Devido à proximidade do Exame Nacional do Ensino Médio
(ENEM), considerei a pertinência desta análise. A classe média brasileira, em
sua cegueira por cercear a imagem de Dilma Rousseff, assume gafes que não são aceitáveis
dentro de um contexto intelectual saudável. Lê-se que não proponho a
polarização política, mas uma análise linguística dos procedimentos empregados
nos discursos da Presidente do Brasil.
Antes de tudo, é preciso entender que os discursos são
textos e como tais apresentam natureza dialógica (BAKHTIN:1929). Em outras
palavras, há um emissor e um receptor. Dizendo assim parece óbvio, todavia,
conhecer esses dois sujeitos faz toda a diferença na seleção vocabular, na
estrutura dos períodos, nos atos de fala e figuras de linguem. Se o equilíbrio
entre emissor e receptor não for mantido, ruídos de linguagem bloquearão a
compreensão do texto.
O primeiro discurso a ser analisado é o de julho de 2015. A
frase viral "Não vamos colocar uma meta, vamos deixar a
meta aberta. Depois vamos dobrar a meta.” Mais do que não conseguir compreender é simplesmente não incutir o
mínimo esforço para a interpretação. Algumas intertextualidades, associadas ao
conhecimento de mundo fazem-se imprescindíveis. Primeiramente, o contexto
refere-se ao SEBRAE, um grupo de apoio às pequenas e médias empresas, que
curiosamente trabalha com metas para seus clientes. O trabalho com metas nas
empresas costumeiramente gera queda na qualidade do serviço. Algo semelhante
ocorreu com o surgimento das NEPs na Rússia, onde metas estabelecidas a cada 5
anos eram superadas e, como consequência, houve uma grande perda de capital
humano. Deixar algo aberto significa não estabelecer um limite para o
crescimento.
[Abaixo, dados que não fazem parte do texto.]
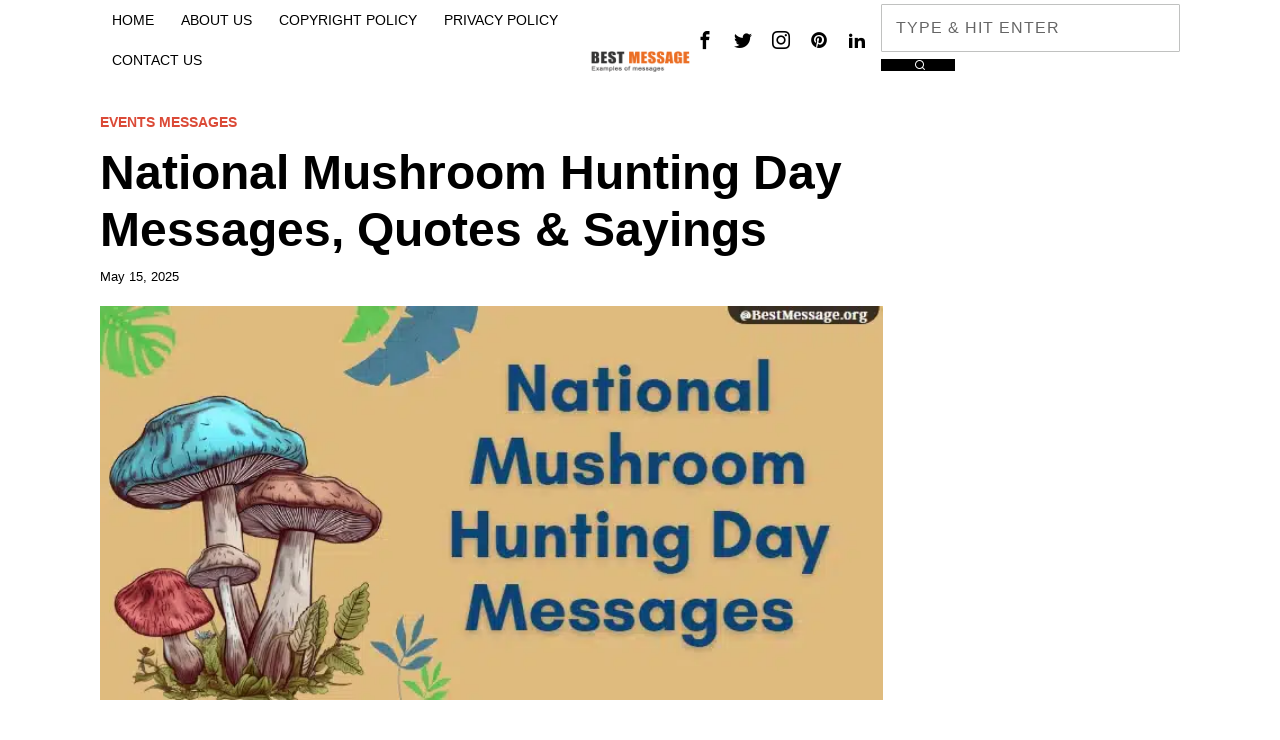

--- FILE ---
content_type: text/html; charset=utf-8
request_url: https://www.google.com/recaptcha/api2/aframe
body_size: 266
content:
<!DOCTYPE HTML><html><head><meta http-equiv="content-type" content="text/html; charset=UTF-8"></head><body><script nonce="c3XY6_Kny-cAabVTr8IlTA">/** Anti-fraud and anti-abuse applications only. See google.com/recaptcha */ try{var clients={'sodar':'https://pagead2.googlesyndication.com/pagead/sodar?'};window.addEventListener("message",function(a){try{if(a.source===window.parent){var b=JSON.parse(a.data);var c=clients[b['id']];if(c){var d=document.createElement('img');d.src=c+b['params']+'&rc='+(localStorage.getItem("rc::a")?sessionStorage.getItem("rc::b"):"");window.document.body.appendChild(d);sessionStorage.setItem("rc::e",parseInt(sessionStorage.getItem("rc::e")||0)+1);localStorage.setItem("rc::h",'1768854879249');}}}catch(b){}});window.parent.postMessage("_grecaptcha_ready", "*");}catch(b){}</script></body></html>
Dobrar a meta “infinita” significa, então, sempre superar a si
próprio.
Outro discurso que chama atenção é o de junho
de 2015 com as frases “a mandioca é uma das maiores conquistas do Brasil” e “nos
tornamos homo sapiens ou mulheres sapiens”. A primeira é uma referência ao
marco histórico onde deixamos de ser nômades para sermos sedentários. Plantamos
nosso próprio alimento, que no caso do Brasil é a mandioca. O Brasil conquistou
um alimento com a sua identidade nacional, assim como a batata na Alemanha.